The Opening Ritual at Chicago Pagan Pride a few years ago offered one such moment—a startling surprise to me as usually my moments of deep connection occur when I am wandering about in the woods and far away from people. In a loosely organized line, over one hundred attendees, hand-in-hand as they were able, streamed through a gateway of two lit torches and formed an ever-moving spiral of concentric circles until all had passed through the symbolic entrance.

"A Dance to the Music of Time" by  Nicolas Poussin, from WikiMedia.
“A Dance to the Music of Time” by Nicolas Poussin, from WikiMedia.

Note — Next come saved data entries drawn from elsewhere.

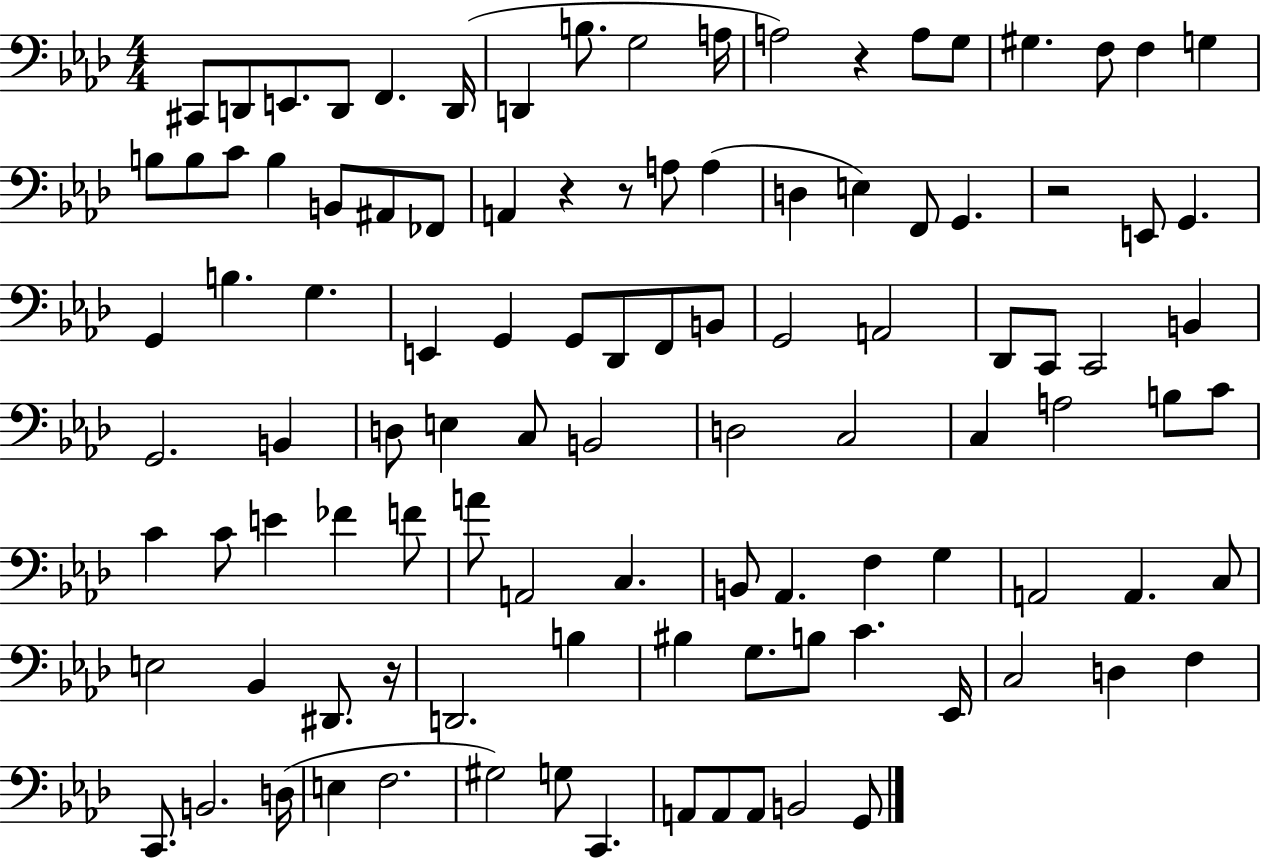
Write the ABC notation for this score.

X:1
T:Untitled
M:4/4
L:1/4
K:Ab
^C,,/2 D,,/2 E,,/2 D,,/2 F,, D,,/4 D,, B,/2 G,2 A,/4 A,2 z A,/2 G,/2 ^G, F,/2 F, G, B,/2 B,/2 C/2 B, B,,/2 ^A,,/2 _F,,/2 A,, z z/2 A,/2 A, D, E, F,,/2 G,, z2 E,,/2 G,, G,, B, G, E,, G,, G,,/2 _D,,/2 F,,/2 B,,/2 G,,2 A,,2 _D,,/2 C,,/2 C,,2 B,, G,,2 B,, D,/2 E, C,/2 B,,2 D,2 C,2 C, A,2 B,/2 C/2 C C/2 E _F F/2 A/2 A,,2 C, B,,/2 _A,, F, G, A,,2 A,, C,/2 E,2 _B,, ^D,,/2 z/4 D,,2 B, ^B, G,/2 B,/2 C _E,,/4 C,2 D, F, C,,/2 B,,2 D,/4 E, F,2 ^G,2 G,/2 C,, A,,/2 A,,/2 A,,/2 B,,2 G,,/2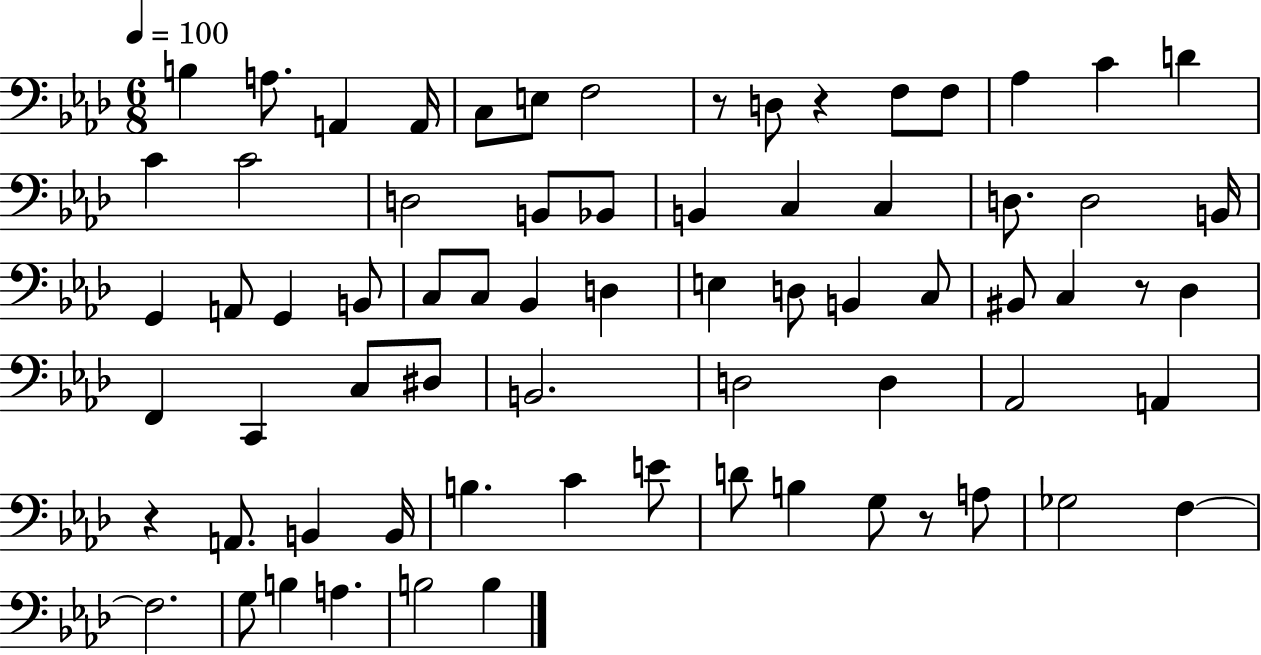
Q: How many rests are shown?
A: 5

Instead of throwing up my mental/emotional blocks as I usually do when in a crowd of strangers, I opened myself to the barely-controlled chaos of bodies of every sort and condition all walking or rolling or tripping or skipping or limping or dancing, each in their own rhythms, as the spirals grew deeper and wider and more compact. It was noisy and colorful, mismatched and pulsingly alive, with way too many people standing way too close to me . . . and it was delightfully, unutterably magical.

What meaning have I made from this experience and others like it? It’s that interpersonal relationships can offer me a peak experience that I had once thought I could only access when alone in nature. It means not getting sidetracked by semantics, and resisting the rush to judgment. It means I’m on a shared journey, whether I practice as a Solitary or in a coven. It’s all “the good stuff”, and there’s always more of it, if I remember to loosen my control and soften my borders.

Magic really is everywhere—even in places or situations that make me uncomfortable—if I only open myself to it.